Relational continuity does not exist in isolation; it is always embedded within broader social contexts. In this sense, inclusion is critical because the ability of partners to sustain relational continuity can be influenced by external actors. When external actors, such as institutions, social groups, or authorities, deny inclusion, they create pressures that the partners must navigate. The partners are now required to respond to expectations that may conflict with the internal patterns, history, and continuity of their relationships.

Therefore, inclusion is a moral act because it enables the active preservation of relational continuity, allowing partners to hold one another’s identities with care and responsiveness.

Examples of inclusion:

  • Grandparent–grandchild: A community center provides translation services so a grandparent who speaks a different language can attend a grandchild’s school play. The grandparent–grandchild relationship is included and reinforced through the shared experience.

  • Caregivers: hospital has a patient recovering from surgery whose primary caregiver is their adult child. Instead of limiting medical updates to “spouses only,” the hospital recognizes the adult child as the key caregiver and includes them in medical consultations and care planning.

Examples of exclusion:

  • Romantic partnership: During a hospital stay, only “immediate family” is permitted visitation, excluding a long-term unmarried partner. The exclusion undermines the couple’s shared history and care practices, forcing the included partner to choose between honoring the relationship and complying with institutional norms.

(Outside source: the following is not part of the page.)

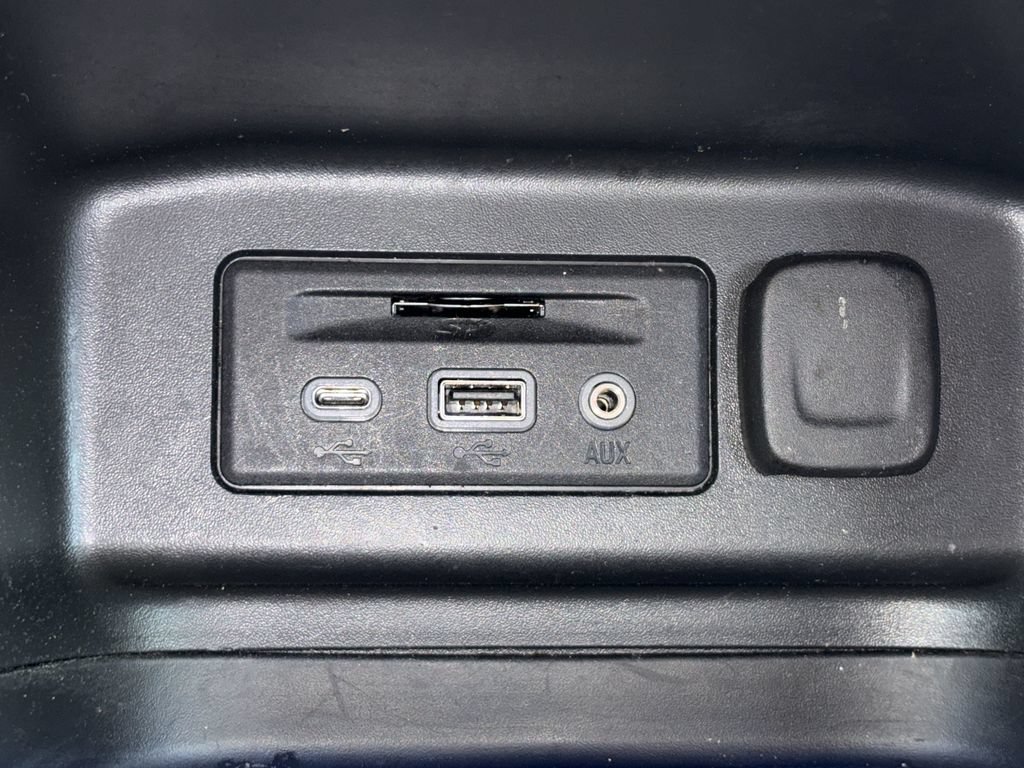 Used 2023 Chevrolet Equinox RS w/ RS Leather Package FWD image 18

  • Workplace exclusion: An employee is repeatedly left out of after-work gatherings due to assumptions about their lifestyle. Informal bonds with colleagues fail to develop, damaging the trust and mutual recognition necessary for professional collaboration.

Lindermann moral guidelines#

For those seeking to apply Lindermann ethics, this list provides practical guidelines for putting Lindermanns’s principles into practice.

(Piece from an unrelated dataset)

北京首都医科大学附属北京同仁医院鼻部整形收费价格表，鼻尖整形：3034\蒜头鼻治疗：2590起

  • Prioritize relationships: Schedule regular time to connect with family, friends, and community. Make decisions with the impact on your relationships in mind. Check in with people affected by your choices and ask how they feel.

  • Understand context: Gather background information before making moral or professional decisions. Consider cultural norms, social pressures, and personal circumstances. Avoid one-size-fits-all solutions; tailor actions to the specific situation.

  • Honor personal identity: Respect others’ self-descriptions, pronouns, and chosen lifestyles. Support people in expressing themselves authentically. Reflect on how your own identity affects your ethical judgments.

  • Listen to narratives: Encourage people to share their stories before judging or acting. Practice active listening: focus fully, avoid interrupting, and summarize understanding. Use narratives to understand motivations, challenges, and moral implications.

  • Care and empathy: Ask yourself: “What would it feel like to be in their position?” Offer support through acts of kindness, attention, or advocacy. Make care a deliberate part of daily routines, not just emergencies.

  • Challenge abstraction: Apply ethical principles to real situations rather than treating them as rigid rules. Consider concrete outcomes and practical consequences of decisions. Use case studies or personal experiences to test moral reasoning.

  • Recognize social power dynamics: Identify who holds power in situations and how it affects fairness. Advocate for marginalized voices in conversations, policies, or workplaces. Reflect on how your own position may influence ethical choices.

  • Engage in mutual responsibility: Collaborate on decisions that affect shared spaces or communities. Take accountability for mistakes and repair relationships when harmed. Encourage dialogue about shared obligations and collective goals.

  • Foster inclusion: Invite diverse perspectives and genuinely consider them in decision-making. Challenge exclusionary practices in your environment. Support initiatives that amplify underrepresented voices.

  • Balance holding and letting go: Offer guidance or support without imposing control. Recognize when to step back to allow autonomy and growth. Reflect on when intervention is helpful versus overbearing.